The protocol has a safer entropy source which is the random beacon, that is unpredictable and unbiasable (based on BLS threshold signatures). The plan is to wire its output to Cadence to export a safe randomness.
Details:
- Conceptually, consensus nodes construct the block, they have influence on which transactions go in the block and potentially can know what transactions are in the block.
- A consensus node first constructs the block locally, before broadcasting it. Lets say we have a single malicious consensus nodes, and lets call it Eve. Eve can locally construct 1000 different variants of a block (e.g. by just varying what it includes and what not ... typically there is combinatorially a very large degree of freedom).
- Given a block, the calculation to get the random number generator seed for each transaction is fully deterministic, and the algorithm is open source. Meaning, Eve can locally calculate the random seed for each transaction.
- This is essentially like hash-grinding (or proof of work 😉 ). It takes a lot of computation, Eve is frequently unsuccessful, but with a small but non-zero probability she can post-select blocks where the random seed for one particular transaction is favourable.
- Lets say you are a web-3 casino. Typically, your margins are razor thin. You loose with probability 49% and win with 51%. It might be that somebody walks out of your casino with a million dollar. But that is an outlier, statistics is on your side. Averaged over many games and many people, you will statistically earn more money than you loose ... as long as your source of entropy is unbiased.

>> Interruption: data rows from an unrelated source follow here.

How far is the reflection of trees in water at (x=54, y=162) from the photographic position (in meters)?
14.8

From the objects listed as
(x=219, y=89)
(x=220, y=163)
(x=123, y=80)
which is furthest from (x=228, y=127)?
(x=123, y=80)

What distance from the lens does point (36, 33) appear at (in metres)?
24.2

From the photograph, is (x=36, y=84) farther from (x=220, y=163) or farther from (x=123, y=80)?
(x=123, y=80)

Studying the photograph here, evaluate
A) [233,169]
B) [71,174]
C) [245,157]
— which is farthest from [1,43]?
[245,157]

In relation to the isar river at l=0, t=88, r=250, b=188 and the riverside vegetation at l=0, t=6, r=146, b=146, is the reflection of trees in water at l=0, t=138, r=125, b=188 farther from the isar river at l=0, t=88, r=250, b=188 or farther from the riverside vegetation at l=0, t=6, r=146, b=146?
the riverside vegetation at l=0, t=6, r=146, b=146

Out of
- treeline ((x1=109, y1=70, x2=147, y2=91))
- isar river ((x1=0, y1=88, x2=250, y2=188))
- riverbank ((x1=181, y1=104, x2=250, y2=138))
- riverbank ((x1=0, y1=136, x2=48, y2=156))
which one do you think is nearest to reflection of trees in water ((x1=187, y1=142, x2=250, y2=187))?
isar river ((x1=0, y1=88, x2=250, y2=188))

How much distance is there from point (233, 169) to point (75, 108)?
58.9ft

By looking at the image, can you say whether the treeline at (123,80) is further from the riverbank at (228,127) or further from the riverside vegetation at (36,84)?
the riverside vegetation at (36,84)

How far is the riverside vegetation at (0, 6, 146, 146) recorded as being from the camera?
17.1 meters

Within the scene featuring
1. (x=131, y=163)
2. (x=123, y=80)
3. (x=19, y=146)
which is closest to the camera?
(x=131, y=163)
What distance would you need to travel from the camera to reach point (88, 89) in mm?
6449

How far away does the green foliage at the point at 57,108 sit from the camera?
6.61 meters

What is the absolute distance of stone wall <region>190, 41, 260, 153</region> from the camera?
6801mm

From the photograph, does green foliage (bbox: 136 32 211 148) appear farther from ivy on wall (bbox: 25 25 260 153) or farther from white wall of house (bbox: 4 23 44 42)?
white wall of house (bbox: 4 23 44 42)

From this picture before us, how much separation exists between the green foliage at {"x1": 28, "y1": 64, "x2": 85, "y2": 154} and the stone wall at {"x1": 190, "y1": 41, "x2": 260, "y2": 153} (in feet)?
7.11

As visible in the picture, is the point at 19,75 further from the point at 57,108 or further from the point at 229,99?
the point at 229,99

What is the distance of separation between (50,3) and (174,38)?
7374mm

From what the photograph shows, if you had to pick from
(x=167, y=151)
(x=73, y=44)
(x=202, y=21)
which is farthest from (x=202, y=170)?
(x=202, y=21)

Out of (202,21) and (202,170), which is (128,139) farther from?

- Now Eve walks into your casino. 😅 She has enough money to play many games. Some games she looses. She mainly submits gambling transactions around the time it is her turn to propose a block. And when it is her turn to propose, she publishes that block (out of the many she builds internally) that seeds the random number generator for her transaction favourably. Hence, Eve is able to bias the probability of winning slightly ... just enough so the odds of winning are higher for her than your Casino. Slowly but surely, she will bleed your casino of all funds. 💀
The underlying insight is: Any data object that a single node constructs and where the node has any influence how the byte representation looks as a bad source of entropy. The message creator can always construct multiple variants and only release favourable ones.
Flow is one of the very few networks that has a unpredictable and relatively unbiasable source of entropy, aka our Random Beacon.
summary of problems using hash as entropy source:
-
Here, Eve constructs the block and can thereby "grind" the hash. You are right that the probability for eve to be successful might not be small here, if she has very very large computing resources available.
-
Though, what I was trying to illustrate:
Even if Eve's success probability to post-select favourable seed is relatively small, it can still make a materially large difference.
Threshold signature (aka random beacon) as entropy source
Section 4.3.4 in our paper [link] describes the random beacon, which is conceptually very different than the block hash:
-
As the following figure illustrates, the source of randomness generated by the random beacon is not part of the block, it is a threshold signature over the block

So if Eve is constructing block A, she has to publish it first. Meaning at the time of block construction, the source of randomness is unknown (first difference to block hash).